Try it: Decide whether each statement below agrees with the text on agricultural policy in Burkina Faso. For each, answer yes or no and quote the words of the text that decide it. 1. Agriculture employs more than 80% of Burkina Faso's labor force. 2. Burkina Faso depends on food imports, mainly maize and cattle. 3. Section 3 of the paper draws conclusions and makes policy recommendations.

Source document:
★ ★ ★ ★ ★ ★ ★

Keywords: SAM, Effect decomposition, Rice, Maize, Cattle, Poultry, Burkina Faso.
Received: 21 November 2016/ Revised: 24 December 2016/ Accepted: 3 January 2017/ Published: 10 January 2017
Contribution/ Originality
This study contributes in the existing literature about Burkina Faso which has a Social Accounting Matrix for the first time. It is one of very few studies which use this SAM estimation methodology to investigate policy impact on the economy. The main findings of this study are that promoting village poultry, rice and maize is able to better fight poverty, to promote inclusive growth, to create permanent rural employment and to contribute to food security in Burkina Faso.
1. INTRODUCTION
Burkina Faso is a West Africa country and agriculture is the main sector of its economy. A major part of the population is living in rural areas and agriculture employs more than 80% of the nation’s labor force; the poverty line is of 40.9% [1]. Despite the importance of this sector, the country experiences food insecurity on an annual basis; therefore, it heavily depends on food imports, mainly rice and milk. Since the structural adjustment programs of the 90s, the government initiated policies and strategies in order to develop cereals and animal products.
In response to food prices increase which ended up with the so-called food crisis in 2008, the government should implement agricultural policies aiming to reverse this food price escalation. Usual government policies consist of (i) subsidizing staple food prices, agricultural inputs and equipment or alternatively (ii) transferring incomes to households. However, the effects of such policies, a priori positive, should be assessed, in order to make sure that objectives are really achieved.
Given inter-linkages between sectors, institutions (households) and production factors in the economy, it is clear that any policy will affect the whole economy but at different levels for the stakeholders.
The present paper assesses the effects of some possible agricultural policies of Burkina Faso using a Social Accounting Matrix (SAM) approach. Section 2 presents the methodology of the analysis: it gives the analytical framework, describes the SAM model in Burkina Faso and the effect decomposition technique. Section 3 discusses the effects of a few agricultural policies that the Government could conduct; the last section draws conclusions and makes some policy recommendations.
2. METHODOLOGY
2.1. The Theoritical Framework
The Social Accounting Matrix was the analytical framework for the study. Several studies used this tool to analyze policies in the agricultural sector in many developing countries. Among others, Powell and Round [2]; Dorosh, et al. [3] and Pyatt and Roe [4] and Arndt, et al. [5] conducted studies in Ghana, Madagascar, Sri Lanka and Mozambique respectively.
The relevance of the approach stems from the shortcomings of previous models, mostly from the partial equilibrium one. Many economic analyses focused on individual households, particularly in rural areas, in order to explain their behavior in terms of demand, production or labor supply. Such partial equilibrium analyses aimed to identify the relationships between different variables and to predict policy impacts.

★ ★ ★ ★ ★ ★ ★

Given information:
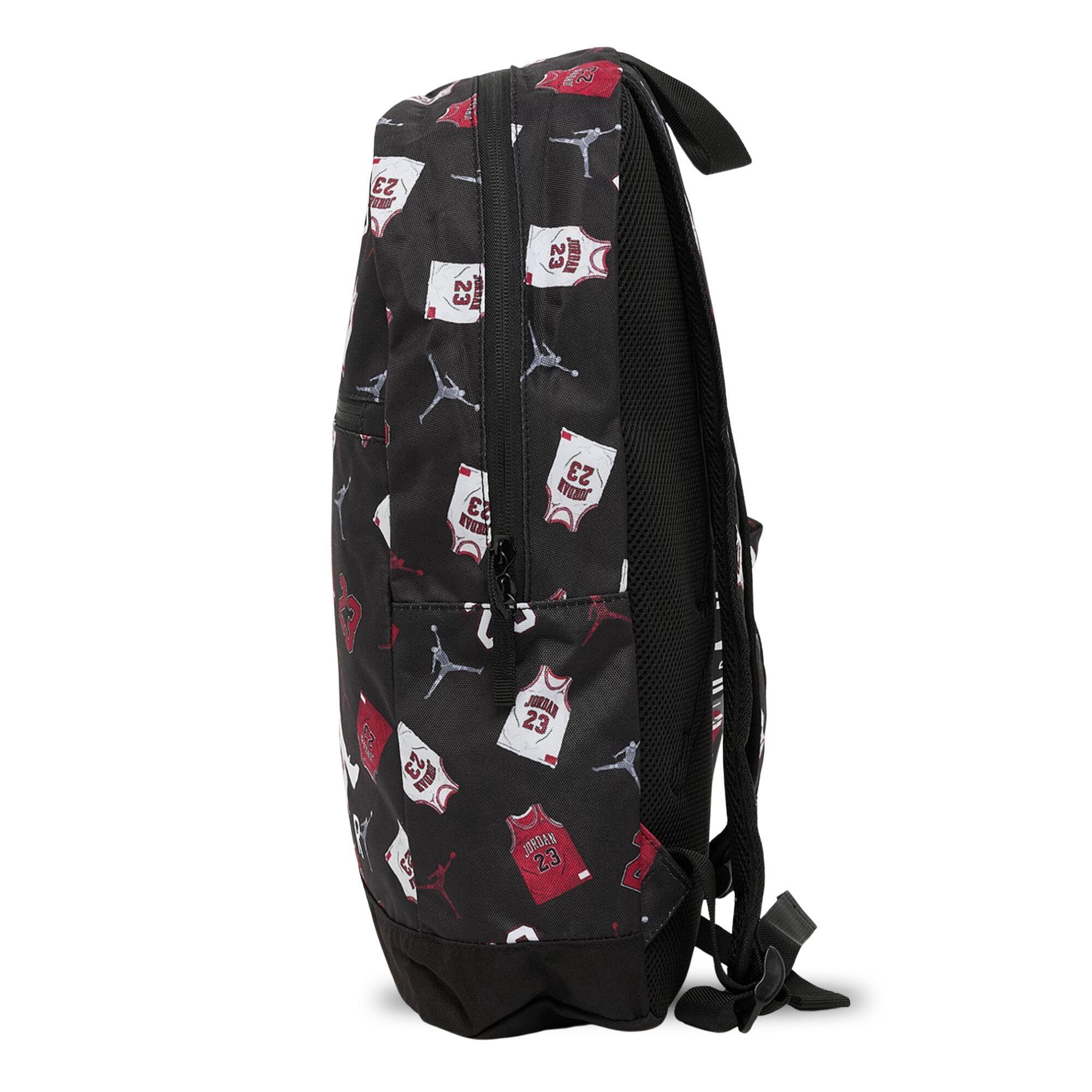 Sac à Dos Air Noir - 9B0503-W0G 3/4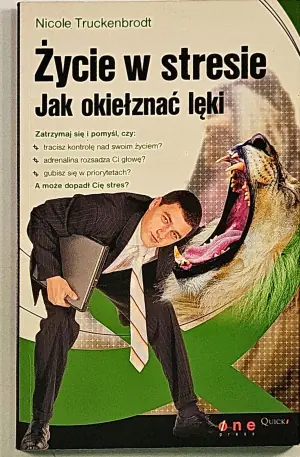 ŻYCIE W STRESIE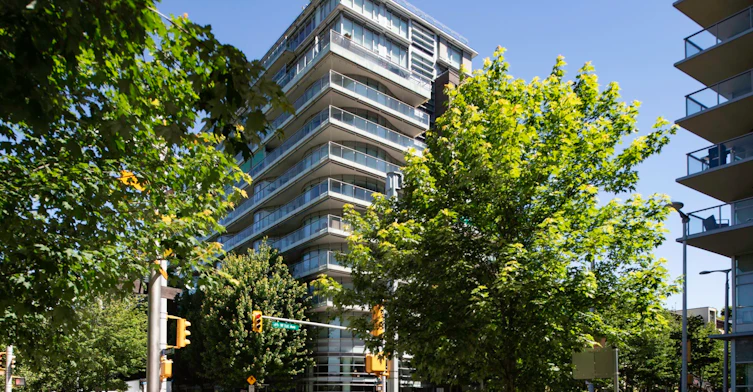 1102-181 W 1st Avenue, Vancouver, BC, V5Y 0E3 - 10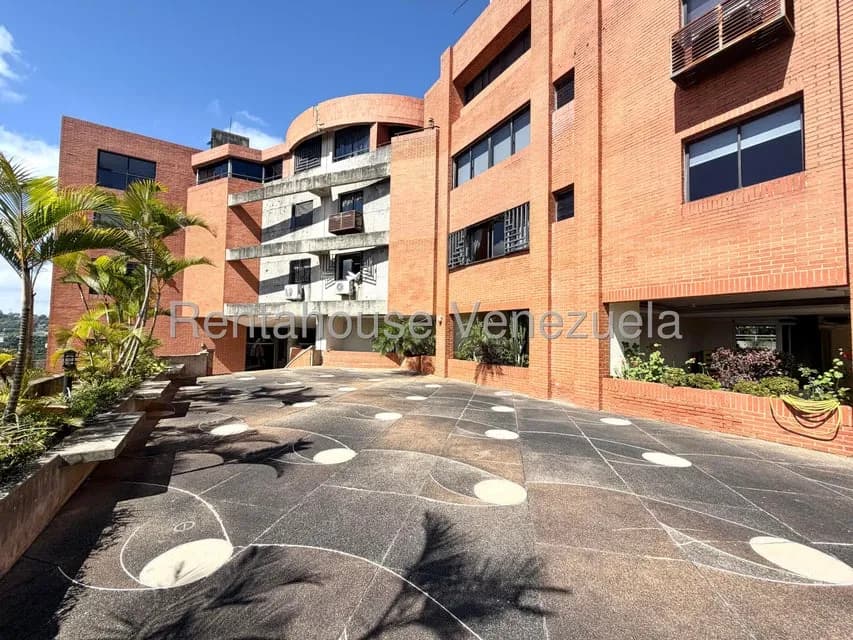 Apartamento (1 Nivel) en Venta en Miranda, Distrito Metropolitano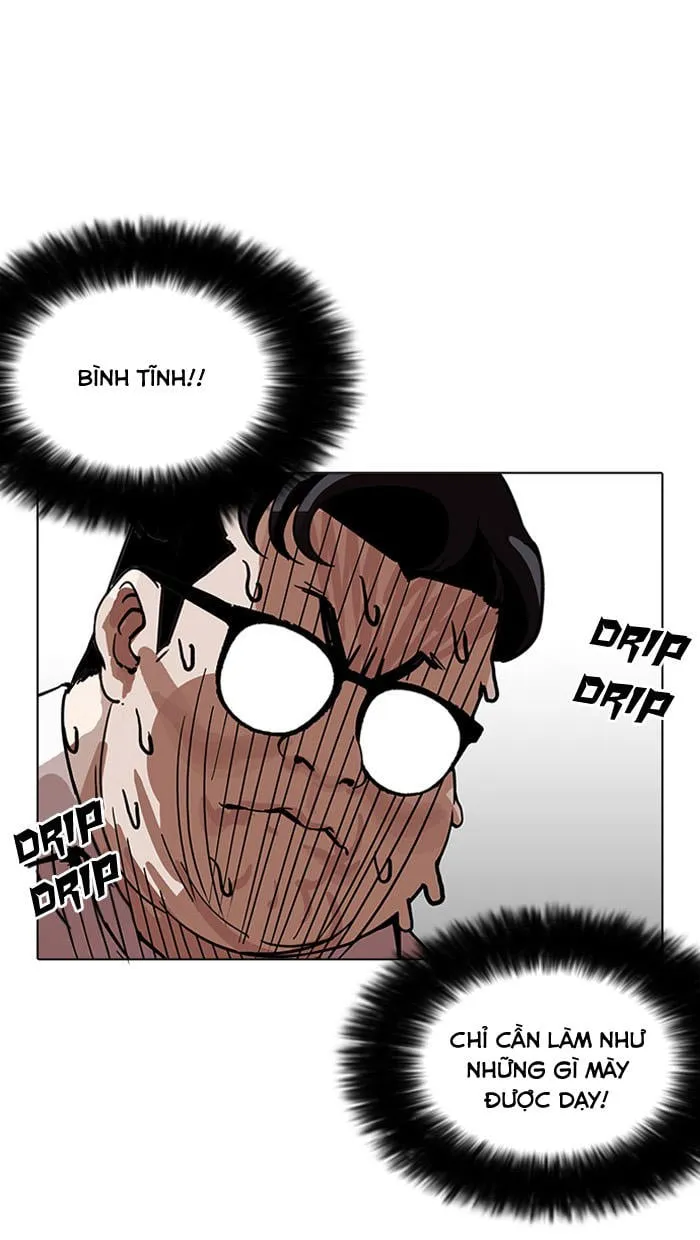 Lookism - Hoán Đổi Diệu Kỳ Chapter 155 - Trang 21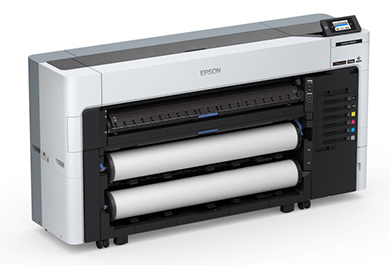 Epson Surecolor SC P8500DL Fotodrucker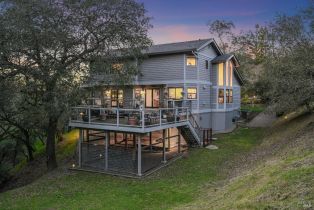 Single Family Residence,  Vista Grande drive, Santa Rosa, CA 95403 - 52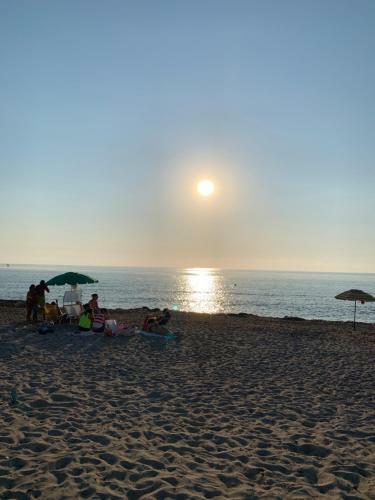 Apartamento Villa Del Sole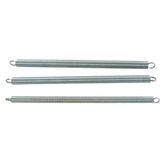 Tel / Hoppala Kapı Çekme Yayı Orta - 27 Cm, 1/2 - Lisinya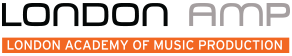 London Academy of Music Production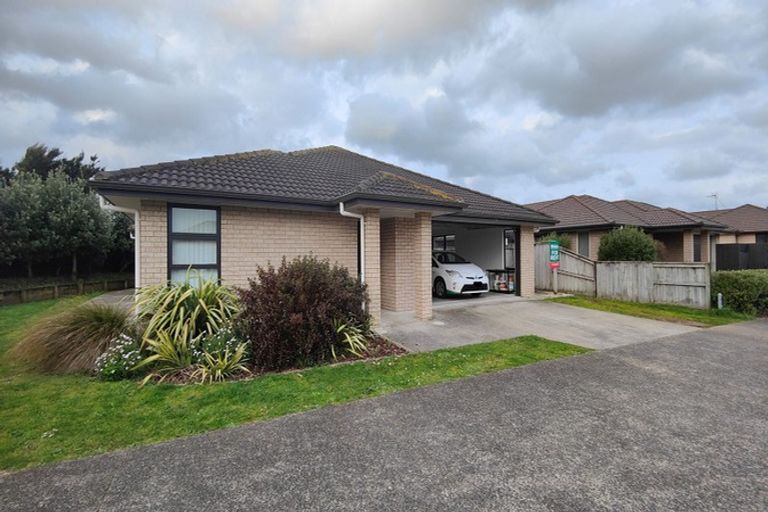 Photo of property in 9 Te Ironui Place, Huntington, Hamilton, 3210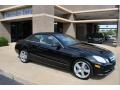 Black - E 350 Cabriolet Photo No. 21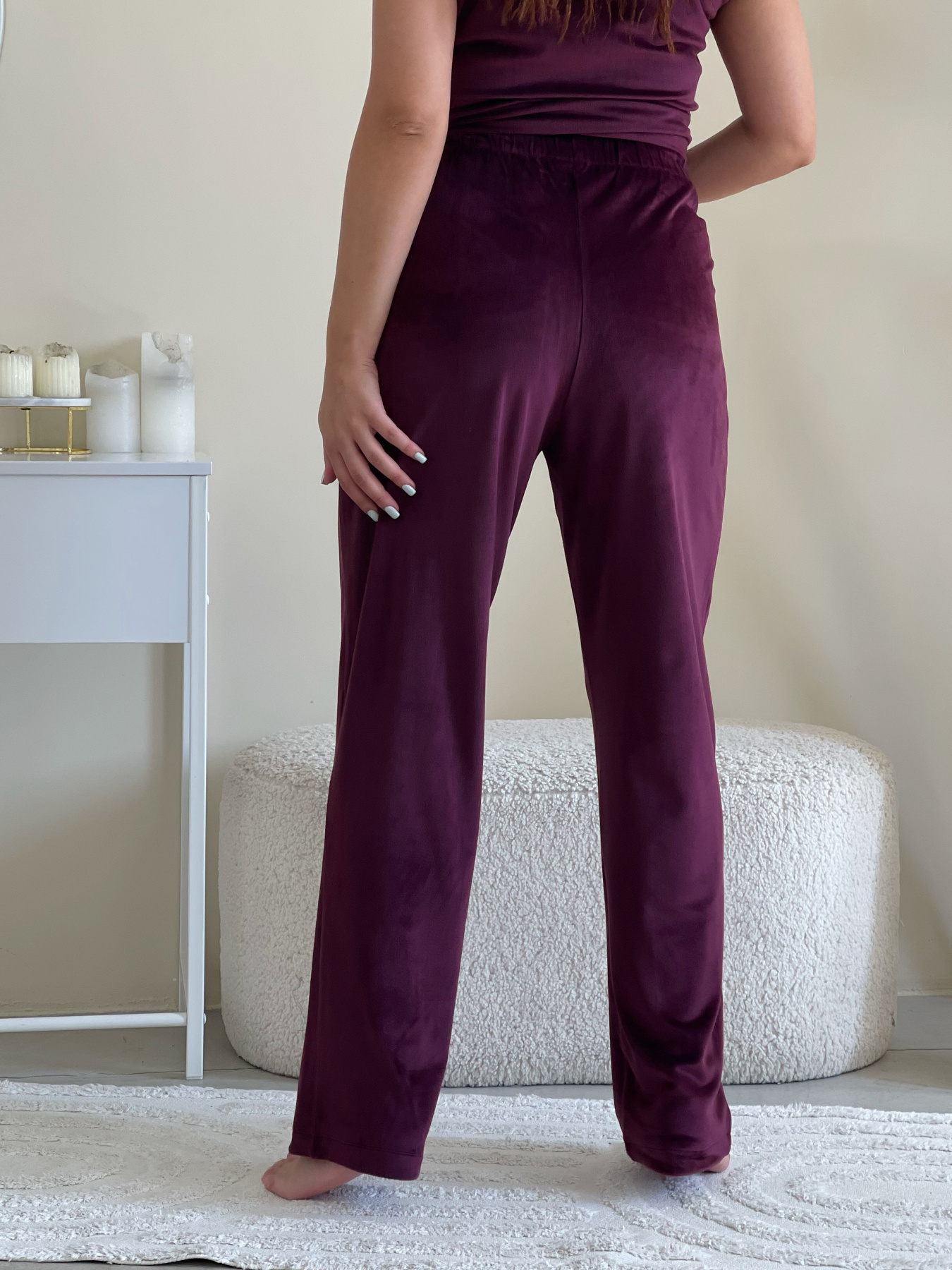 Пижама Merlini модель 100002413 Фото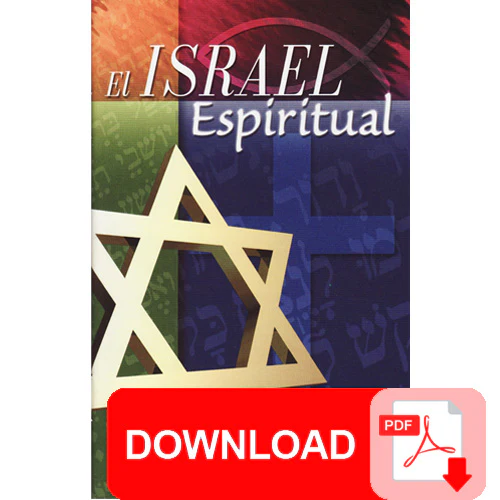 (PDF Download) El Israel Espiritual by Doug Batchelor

★ ★ ★ ★ ★ ★ ★

Problem solution:
1. Yes: "agriculture employs more than 80% of the nation’s labor force"
2. No: "it heavily depends on food imports, mainly rice and milk"
3. No: "Section 3 discusses the effects of a few agricultural policies that the Government could conduct; the last section draws conclusions and makes some policy recommendations"